((

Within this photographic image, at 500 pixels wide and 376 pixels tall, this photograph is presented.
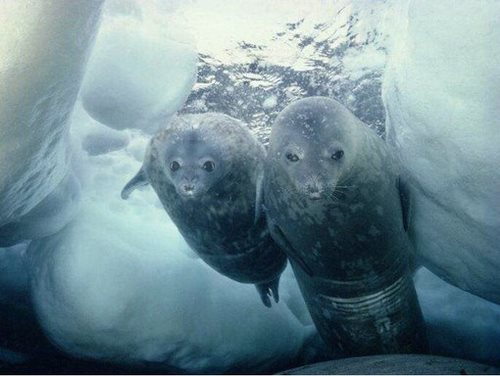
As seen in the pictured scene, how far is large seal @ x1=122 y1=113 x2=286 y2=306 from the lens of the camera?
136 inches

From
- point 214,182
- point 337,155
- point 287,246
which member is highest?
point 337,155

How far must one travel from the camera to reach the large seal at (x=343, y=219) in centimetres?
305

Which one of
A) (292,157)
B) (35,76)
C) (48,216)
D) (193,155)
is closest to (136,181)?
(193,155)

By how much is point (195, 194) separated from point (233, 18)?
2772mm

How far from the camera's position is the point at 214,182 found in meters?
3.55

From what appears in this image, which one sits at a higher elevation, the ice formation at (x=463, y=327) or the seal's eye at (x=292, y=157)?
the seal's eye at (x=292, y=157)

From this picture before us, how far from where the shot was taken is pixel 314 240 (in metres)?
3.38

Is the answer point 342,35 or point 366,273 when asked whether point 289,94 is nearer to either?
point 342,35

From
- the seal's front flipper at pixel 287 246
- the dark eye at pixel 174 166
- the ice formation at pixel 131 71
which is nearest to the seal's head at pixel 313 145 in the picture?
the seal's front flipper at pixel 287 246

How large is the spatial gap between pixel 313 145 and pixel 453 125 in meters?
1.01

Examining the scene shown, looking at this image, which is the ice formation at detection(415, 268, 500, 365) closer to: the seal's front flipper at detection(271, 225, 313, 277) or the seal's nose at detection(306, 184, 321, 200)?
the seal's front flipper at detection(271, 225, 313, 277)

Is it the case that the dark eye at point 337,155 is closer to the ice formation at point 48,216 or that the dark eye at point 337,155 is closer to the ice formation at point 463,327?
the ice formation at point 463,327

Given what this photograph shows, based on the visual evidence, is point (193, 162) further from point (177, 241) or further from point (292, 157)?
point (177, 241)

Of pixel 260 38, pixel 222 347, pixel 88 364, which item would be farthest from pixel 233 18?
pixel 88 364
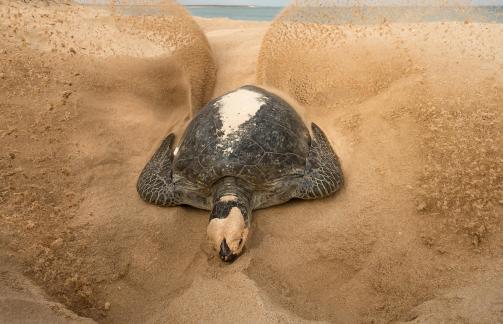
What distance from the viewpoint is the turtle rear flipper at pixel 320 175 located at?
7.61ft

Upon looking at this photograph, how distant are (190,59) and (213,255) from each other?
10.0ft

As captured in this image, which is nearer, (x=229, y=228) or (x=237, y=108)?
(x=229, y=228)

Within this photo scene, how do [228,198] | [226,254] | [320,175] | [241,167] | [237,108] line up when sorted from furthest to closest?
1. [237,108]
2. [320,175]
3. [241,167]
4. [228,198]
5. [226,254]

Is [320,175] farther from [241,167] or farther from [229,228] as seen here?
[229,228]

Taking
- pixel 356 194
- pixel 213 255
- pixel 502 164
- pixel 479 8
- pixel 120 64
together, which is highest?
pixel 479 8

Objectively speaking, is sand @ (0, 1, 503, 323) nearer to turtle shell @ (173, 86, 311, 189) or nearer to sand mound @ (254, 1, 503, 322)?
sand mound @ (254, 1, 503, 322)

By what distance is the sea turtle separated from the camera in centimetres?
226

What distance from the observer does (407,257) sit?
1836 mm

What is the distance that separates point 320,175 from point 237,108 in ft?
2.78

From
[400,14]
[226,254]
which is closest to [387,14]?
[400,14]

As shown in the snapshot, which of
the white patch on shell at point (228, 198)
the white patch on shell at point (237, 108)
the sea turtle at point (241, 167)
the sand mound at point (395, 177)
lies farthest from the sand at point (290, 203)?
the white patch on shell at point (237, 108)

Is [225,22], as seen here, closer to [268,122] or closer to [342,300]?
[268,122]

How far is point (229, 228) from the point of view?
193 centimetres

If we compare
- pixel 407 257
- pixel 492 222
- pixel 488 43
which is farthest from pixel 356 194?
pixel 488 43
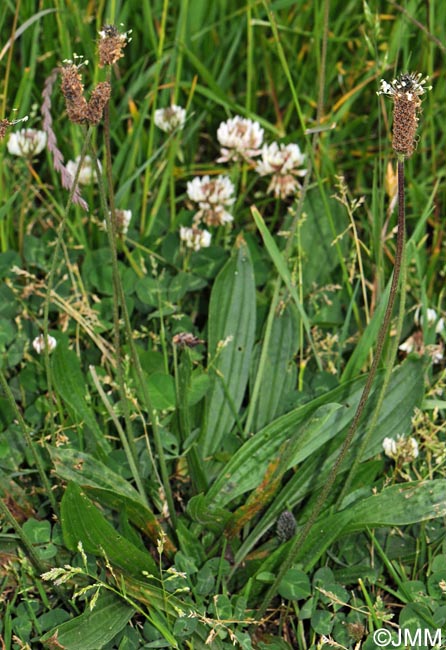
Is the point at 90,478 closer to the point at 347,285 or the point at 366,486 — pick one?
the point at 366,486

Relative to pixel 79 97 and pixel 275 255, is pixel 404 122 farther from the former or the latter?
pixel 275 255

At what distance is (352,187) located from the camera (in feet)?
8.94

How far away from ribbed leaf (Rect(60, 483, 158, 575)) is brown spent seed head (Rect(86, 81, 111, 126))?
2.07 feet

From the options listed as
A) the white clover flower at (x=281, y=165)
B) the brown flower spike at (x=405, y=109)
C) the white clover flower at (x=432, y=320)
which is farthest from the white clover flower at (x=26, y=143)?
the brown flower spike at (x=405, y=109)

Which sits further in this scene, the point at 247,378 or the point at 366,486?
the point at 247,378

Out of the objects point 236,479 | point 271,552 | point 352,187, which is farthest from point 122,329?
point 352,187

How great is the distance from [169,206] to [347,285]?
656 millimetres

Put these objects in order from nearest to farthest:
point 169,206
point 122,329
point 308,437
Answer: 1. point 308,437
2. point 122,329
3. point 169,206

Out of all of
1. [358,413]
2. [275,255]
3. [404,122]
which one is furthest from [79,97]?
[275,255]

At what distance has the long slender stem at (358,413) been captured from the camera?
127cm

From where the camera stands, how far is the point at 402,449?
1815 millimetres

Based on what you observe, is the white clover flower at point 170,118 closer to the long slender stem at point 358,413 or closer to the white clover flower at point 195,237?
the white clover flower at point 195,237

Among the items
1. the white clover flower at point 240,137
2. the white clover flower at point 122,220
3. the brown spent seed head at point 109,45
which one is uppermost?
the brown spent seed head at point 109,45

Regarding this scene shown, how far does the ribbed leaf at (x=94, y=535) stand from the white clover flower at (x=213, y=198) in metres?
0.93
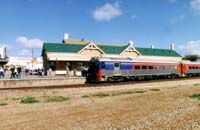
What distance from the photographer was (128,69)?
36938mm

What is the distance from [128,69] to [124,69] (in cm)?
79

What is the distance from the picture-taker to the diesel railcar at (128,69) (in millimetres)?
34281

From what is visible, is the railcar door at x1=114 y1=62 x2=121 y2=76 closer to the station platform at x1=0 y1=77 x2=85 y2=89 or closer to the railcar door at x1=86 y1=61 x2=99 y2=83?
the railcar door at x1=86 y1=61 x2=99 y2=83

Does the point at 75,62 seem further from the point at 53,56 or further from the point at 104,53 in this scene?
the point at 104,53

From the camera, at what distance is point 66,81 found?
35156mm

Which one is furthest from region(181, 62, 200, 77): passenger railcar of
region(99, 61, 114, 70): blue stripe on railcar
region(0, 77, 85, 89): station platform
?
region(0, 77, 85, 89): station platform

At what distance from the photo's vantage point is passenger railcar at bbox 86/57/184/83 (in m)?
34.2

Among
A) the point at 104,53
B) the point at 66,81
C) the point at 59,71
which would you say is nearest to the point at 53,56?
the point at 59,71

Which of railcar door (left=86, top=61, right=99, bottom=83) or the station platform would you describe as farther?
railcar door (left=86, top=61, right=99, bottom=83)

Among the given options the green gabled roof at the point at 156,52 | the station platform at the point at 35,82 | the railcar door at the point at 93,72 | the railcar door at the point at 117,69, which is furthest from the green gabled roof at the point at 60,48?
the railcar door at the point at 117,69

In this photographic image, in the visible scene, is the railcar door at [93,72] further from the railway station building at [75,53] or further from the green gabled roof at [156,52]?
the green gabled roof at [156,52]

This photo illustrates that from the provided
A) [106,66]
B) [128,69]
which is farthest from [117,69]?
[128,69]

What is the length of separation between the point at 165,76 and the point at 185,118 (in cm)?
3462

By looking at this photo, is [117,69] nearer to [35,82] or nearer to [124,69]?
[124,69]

))

- **BRIEF**
Filter the listing above and copy out every line that contains the string "shown".

- **ANSWER TO THE TASK**
Examining the scene shown, looking at this image, which is the ice formation at detection(415, 268, 500, 365) closer to: the seal's front flipper at detection(271, 225, 313, 277) or the seal's nose at detection(306, 184, 321, 200)?
As shown in the snapshot, which of
Regarding this scene shown, how far does the ribbed leaf at (x=94, y=535) stand from the white clover flower at (x=213, y=198) in metres?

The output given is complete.